All data were entered and verified, and scores were calculated for multiple-item instruments. Summary statistics including frequency distributions, means and other descriptive analyses of variables were conducted to provide an overview of the characteristics of participants in both groups. We also examined descriptive statistics to ensure that data met statistical test assumptions. T-tests and χ2 were used to test baseline between-group differences. Analyses were conducted using all available data at baseline (n=82) and 3 months (n=65) assuming data were missing at random. Intent-to-treat analyses were also conducted by imputing missing data with the baseline observation carried forward.

To test between-group differences in A1c at 3 months we used the change value (Baseline A1c – 3 month A1c) as the dependent variable in the analysis of covariance (ANCOVA) model adjusting for baseline A1c. In separate models, we tested between-group differences in understanding, self-care activities, and diabetes-related distress using ANCOVA with the change scores from baseline to 3 months as dependent variables and baseline scores as covariates. Despite three significant baseline differences between the intervention and control group, we did not include education, systolic blood pressure, or diet/meal plan adherence as covariates in the final models because: 1) they were not correlated with our outcome (see Appendix 3 in the Electronic Supplementary Material), and 2) including them as covariates yielded the same results (data not shown) as those in the final models reported.

Withdrawal from the study was significantly higher in the intervention group compared to the wait list group (p=0.02). Participants that withdrew from the study were significantly younger (p=0.001) and had a lower score on the Diabetes Care Profile that measured understanding of self-management (p=0.03). Therefore, age and baseline understanding of diabetes self-management were included as covariates in all between group comparisons at 3 months.
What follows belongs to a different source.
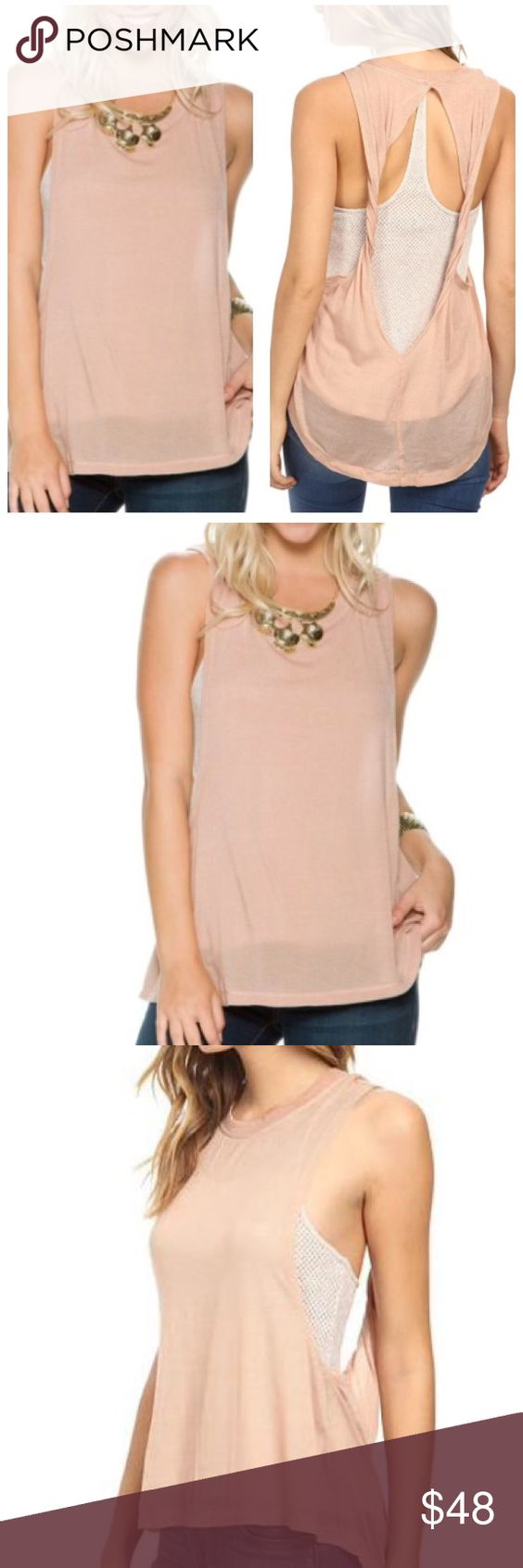 Free People Twist Tank Peach tank with an open, twisted back accent. 57% tencel, 8% modal, 5% spandex; Lining: 60% cotton, 40% polyester. Casual curved hemline. Free People Tops Tank Tops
Effect sizes were obtained in the ANCOVA modeling procedure and are based upon the comparison of the change scores between the intervention and control group. Analyses were conducted using SPSS version 20.0 (SPSS, Inc., Chicago, IL) and SAS 9.2 (SAS Institute Inc., Cary, NC). All reported p-values are for two-sided tests with effects considered statistically significant at p<0.05.

Results

Participants

Of the 82 randomized participants, 48 were assigned to the Partners in Care intervention and 34 to the wait list control group (Table 1). The average age was 53 years in the intervention group and 55 years in the control group. More than half of participants in each group were female and were currently married. There were three significant baseline differences between the treatment groups: educational level, self-report of currently following a diet or meal plan, and systolic blood pressure. Significantly more intervention participants had a high school education or less. Among wait list control participants, systolic blood pressure was significantly higher and more control participants reported currently following a diet or meal plan compared to the intervention group.

Table 1.

Baseline characteristics of Partners in Care study participants by treatment group.

Variable Partners in
Care
N=48
Control
N=34
Group
differences
(p value)
Age, years, mean (SD) 53 (12) 55 (10) 0.36
Female (%) 63 62 0.99
Education, ≤High School (%) 83 62 0.04
Marital Status (%)
 Currently Married 60 58
 Never married/divorced/widow 40 42 0.82
Employment Status (%)
 Working 31 35
 Looking for Work 13 3
 Other (Retired, student, homemaker) 56 62 0.31
Age first told you had diabetes, years, mean (SD) 38 (18) 39 (16) 0.73
Previously taken a diabetes class (%) 48 58 0.12
Currently following a diet or meal plan (%) 23 53 0.01
Prescribed diabetes pills (%) 69 76 0.36
Prescribed insulin (%) 56 46 0.32
A1c, mean (SD) 9.9 (2.0) 9.8 (2.2) 0.80
Systolic Blood Pressure, mean (SD) 190 (27) 208 (35) 0.02
Diastolic Blood Pressure, mean (SD) 113 (23) 119 (22) 0.30
Lipids, mean (SD)
 Total Cholesterol 189 (51) 195 (51) 0.56
 LDL 101 (38) 105 (44) 0.73
 HDL 36 (10) 35 (12) 0.78
 Triglycerides 270 (167) 272 (135) 0.94
Body Mass Index, kg/m2, mean (SD) 36 (12) 38 (8) 0.51
Problem Areas in Diabetes Score, mean (SD) 31 (29) 24 (24) 0.30
Diabetes Care Profile, mean (SD) 30 (9) 33 (11) 0.16
Summary of Diabetes Self-Care Attitudes, mean
(SD)
19 (5) 20 (5) 0.45

Group differences p value based on χ2 and t tests, as appropriate.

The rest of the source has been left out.